The Marcus Jewish Community Center’s Club J after-school program opens for the 2016-17 school year Monday, Aug. 8.

Club J participants enjoy afternoons filled with planned activities, supervised homework time, outlets for physical activity and the chance to make friends.

The program runs Monday through Friday from 2:30 to 6 p.m. and is open to boys and girls in pre-kindergarten through fifth grade. Bus transportation to Club J at Zaban Park at 5342 Tilly Mill Road in Dunwoody is provided from 11 schools: Austin Elementary, Chesnut Charter Elementary, the Davis Academy, Dunwoody Elementary, Kingsley Elementary, Kittredge Magnet, Montgomery Elementary, Peachtree Charter Middle, the Epstein School, Vanderlyn Elementary and Atlanta Jewish Academy.

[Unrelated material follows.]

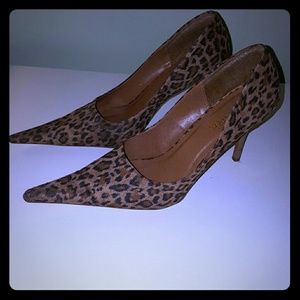 Leopard heels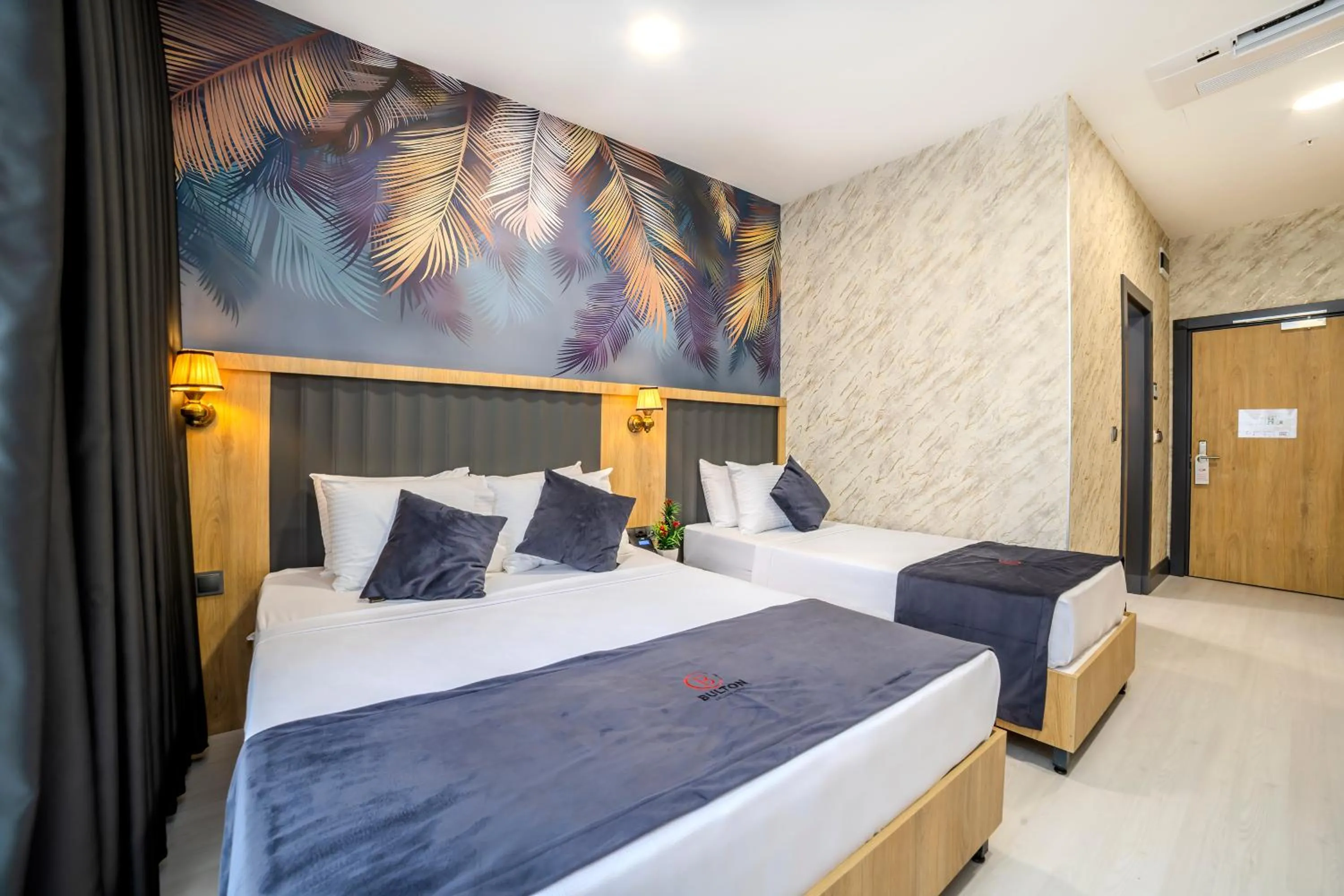 Photo of the whole room, Bed in Bulton Hotel Airport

Three-, four- and five-day programs are available. To register, visit www.atlantajcc.org/clubj. Email clubj@atlantajcc.org or call 678-812-3899 for more information.

Instant Donations

Pita Palace and Broadway Cafe have made it easier for people to contribute to Torah learning by in-stalling CharityPad terminals at their Toco Hills restaurants.

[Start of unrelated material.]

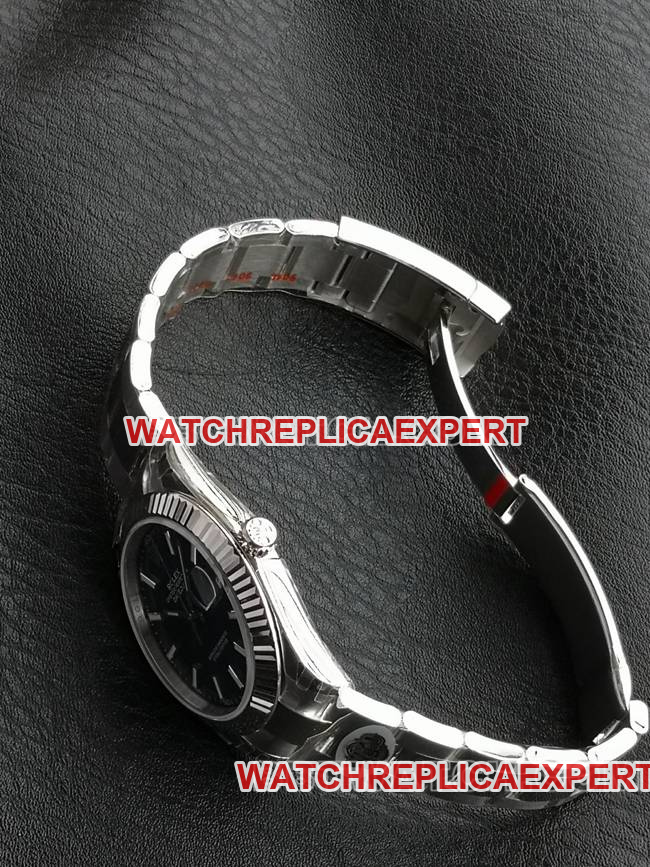 WKD Factory collectible Rolex Datejust 41mm Blue Dial 126331 Side Real Shot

With the swipe of a credit card, a customer can make a donation to any or all of the following educational institutions in the neighborhood:

  • Torah Day School of Atlanta.
  • Yeshiva Ohr Yisrael.
  • Kollel Ner Hamizrach.

Collectively those three institutions teach Torah from kindergarten through adulthood.

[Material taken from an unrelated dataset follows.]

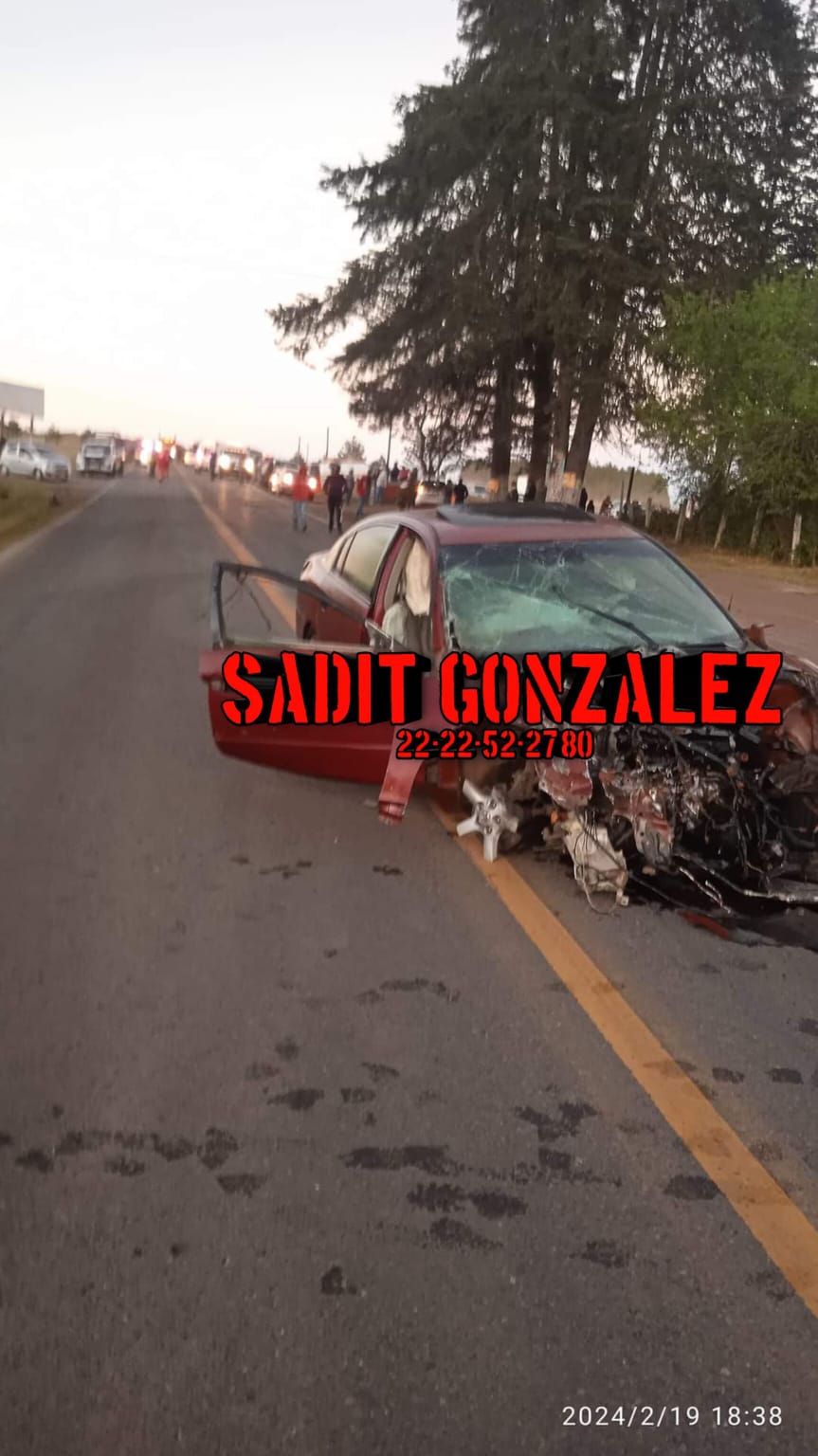 Dos muertos y 6 heridos deja choque de ambulancia y automóvil en Ahuazotepec.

If you include your email address when making a donation, CharityPad sends you a donation receipt.

New TDSA Board

Torah Day School of Atlanta, which has a new administration (see Page 29), elected a new board of trustees in late July.

Rabbi Menachem Deutsch is the board president, joined by Vice President Rabbi Eli Kerzner, Treasurer Yisrael Herscovici, Secretary Pesha Izenberg and Parliamentarian Sara Robbins. The other trustees are Eric Adelman, Levi Afrah, Yaakov Berendt, Kim Cohen, Les Czuper, Karen Kaplan, Betty Minsk, Robin Saul, Jordan Tritt and Michelle Winer.

Satanic Clubs Sought

The Satanic Temple is making a national push to counter faith-based before- and after-school clubs by rolling out After School Satan Clubs.

It’s not clear that the clubs exist anywhere or that the Satanic Temple truly wants to launch them, but it has included one Atlanta-area school, Still Elementary in Powder Springs, on its list of targeted schools.

The Cobb County School District denied being contacted by the organization or having any intentions of started a Satan Club.